What is needed - Duplicate the stretch of the biography text below from "He is a member" through "Harvard Law School.", word for word.

Study text -
He is a member of the World Economic Forum Agenda Council on the Future of the Internet and recipient of the World Economic Forum Technology Pioneer 2011 Award. Fertik is a member of the Aspen Institute CEO Roundtable. He is also a Privacy by Design Ambassador, an appointment designated by the Information & Privacy Commissioner of Canada. Fertik's industry commentary can be found in his frequent guest columns including, Harvard Business Review (HBR), The Huffington Post, Reuters and Newsweek. He is also author of the bestselling book, "Wild West 2.0" (2010) and "The Reputation Economy" (Crown, Forthcoming 2013). Fertik founded his first Internet company while at Harvard College. He also received his J.D. from Harvard Law School.
David Kirkpatrick
David Kirkpatrick is an author, journalist, and media entrepreneur. He wrote the definitive history and explanation of Facebook, The Facebook Effect: The Inside Story of the Company that is Connecting the World. Kirkpatrick is also founder and CEO of Techonomy Media, which hosts the annual Techonomy conference, focusing on the centrality of technology and innovation for business and social progress. The third annual Techonomy takes place Nov. 11-13 in Tucson. In addition, Techonomy Detroit, a one-day conference focusing on US competitiveness, jobs, and urban revival, is September 12 in, of course, downtown Detroit.

Given information -
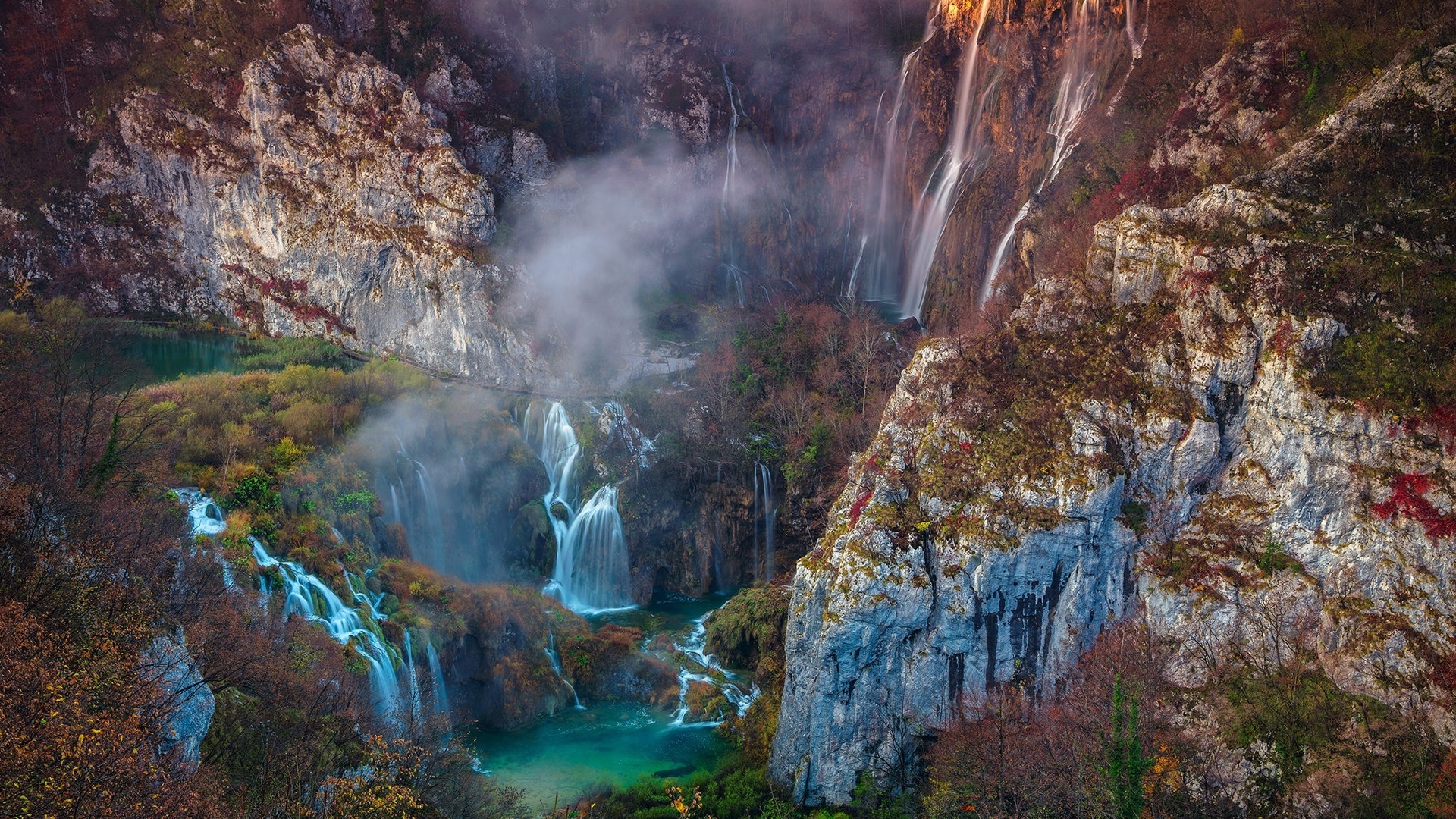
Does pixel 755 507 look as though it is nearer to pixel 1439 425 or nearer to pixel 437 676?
pixel 437 676

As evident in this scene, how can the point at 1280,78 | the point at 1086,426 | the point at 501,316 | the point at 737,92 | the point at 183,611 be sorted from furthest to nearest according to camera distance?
1. the point at 737,92
2. the point at 501,316
3. the point at 1280,78
4. the point at 1086,426
5. the point at 183,611

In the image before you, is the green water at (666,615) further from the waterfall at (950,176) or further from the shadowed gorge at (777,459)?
the waterfall at (950,176)

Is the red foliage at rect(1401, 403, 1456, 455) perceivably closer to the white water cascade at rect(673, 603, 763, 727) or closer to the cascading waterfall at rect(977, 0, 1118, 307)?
the cascading waterfall at rect(977, 0, 1118, 307)

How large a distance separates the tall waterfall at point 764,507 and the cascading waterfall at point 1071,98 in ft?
48.7

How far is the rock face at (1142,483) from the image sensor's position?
88.9 feet

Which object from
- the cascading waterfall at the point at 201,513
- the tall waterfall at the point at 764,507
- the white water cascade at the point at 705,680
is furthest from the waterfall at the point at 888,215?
the cascading waterfall at the point at 201,513

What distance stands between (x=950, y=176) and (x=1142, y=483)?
30398 millimetres

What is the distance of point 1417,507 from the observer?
2517 centimetres

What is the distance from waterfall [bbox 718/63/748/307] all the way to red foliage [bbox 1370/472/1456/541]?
47.0m

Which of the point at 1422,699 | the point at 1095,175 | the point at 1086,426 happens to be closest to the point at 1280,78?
the point at 1095,175

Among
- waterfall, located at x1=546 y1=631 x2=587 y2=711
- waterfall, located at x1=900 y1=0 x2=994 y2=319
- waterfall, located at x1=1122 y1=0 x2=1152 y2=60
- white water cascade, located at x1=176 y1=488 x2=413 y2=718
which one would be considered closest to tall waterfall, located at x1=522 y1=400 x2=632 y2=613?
waterfall, located at x1=546 y1=631 x2=587 y2=711

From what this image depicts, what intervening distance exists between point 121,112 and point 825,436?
194ft

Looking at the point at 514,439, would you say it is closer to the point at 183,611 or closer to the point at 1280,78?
the point at 183,611

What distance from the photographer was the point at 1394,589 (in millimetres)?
25312
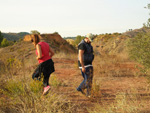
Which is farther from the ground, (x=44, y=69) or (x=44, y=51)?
(x=44, y=51)

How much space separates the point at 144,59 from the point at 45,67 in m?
3.00

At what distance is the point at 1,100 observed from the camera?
3455 mm

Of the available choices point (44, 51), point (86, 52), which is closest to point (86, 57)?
point (86, 52)

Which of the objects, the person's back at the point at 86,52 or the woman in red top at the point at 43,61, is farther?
the person's back at the point at 86,52

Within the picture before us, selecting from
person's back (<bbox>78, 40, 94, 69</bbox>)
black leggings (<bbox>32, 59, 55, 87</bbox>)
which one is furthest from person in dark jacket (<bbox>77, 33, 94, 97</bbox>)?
black leggings (<bbox>32, 59, 55, 87</bbox>)

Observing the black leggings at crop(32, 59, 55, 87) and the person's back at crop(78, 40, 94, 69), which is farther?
the person's back at crop(78, 40, 94, 69)

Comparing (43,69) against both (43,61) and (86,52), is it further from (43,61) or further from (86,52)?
(86,52)

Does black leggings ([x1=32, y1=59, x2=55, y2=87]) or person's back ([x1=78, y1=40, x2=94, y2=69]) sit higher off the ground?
person's back ([x1=78, y1=40, x2=94, y2=69])

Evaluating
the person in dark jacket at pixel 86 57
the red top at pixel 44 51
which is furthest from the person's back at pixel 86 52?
the red top at pixel 44 51

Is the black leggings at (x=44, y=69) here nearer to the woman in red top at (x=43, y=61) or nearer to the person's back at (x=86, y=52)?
the woman in red top at (x=43, y=61)

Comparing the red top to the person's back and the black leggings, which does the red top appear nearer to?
the black leggings

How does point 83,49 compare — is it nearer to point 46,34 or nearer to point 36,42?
point 36,42

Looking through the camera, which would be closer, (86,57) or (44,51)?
(44,51)

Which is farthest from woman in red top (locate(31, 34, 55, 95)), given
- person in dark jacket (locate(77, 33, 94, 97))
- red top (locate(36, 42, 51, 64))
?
person in dark jacket (locate(77, 33, 94, 97))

Written reply -
He is a member of the World Economic Forum Agenda Council on the Future of the Internet and recipient of the World Economic Forum Technology Pioneer 2011 Award. Fertik is a member of the Aspen Institute CEO Roundtable. He is also a Privacy by Design Ambassador, an appointment designated by the Information & Privacy Commissioner of Canada. Fertik's industry commentary can be found in his frequent guest columns including, Harvard Business Review (HBR), The Huffington Post, Reuters and Newsweek. He is also author of the bestselling book, "Wild West 2.0" (2010) and "The Reputation Economy" (Crown, Forthcoming 2013). Fertik founded his first Internet company while at Harvard College. He also received his J.D. from Harvard Law School.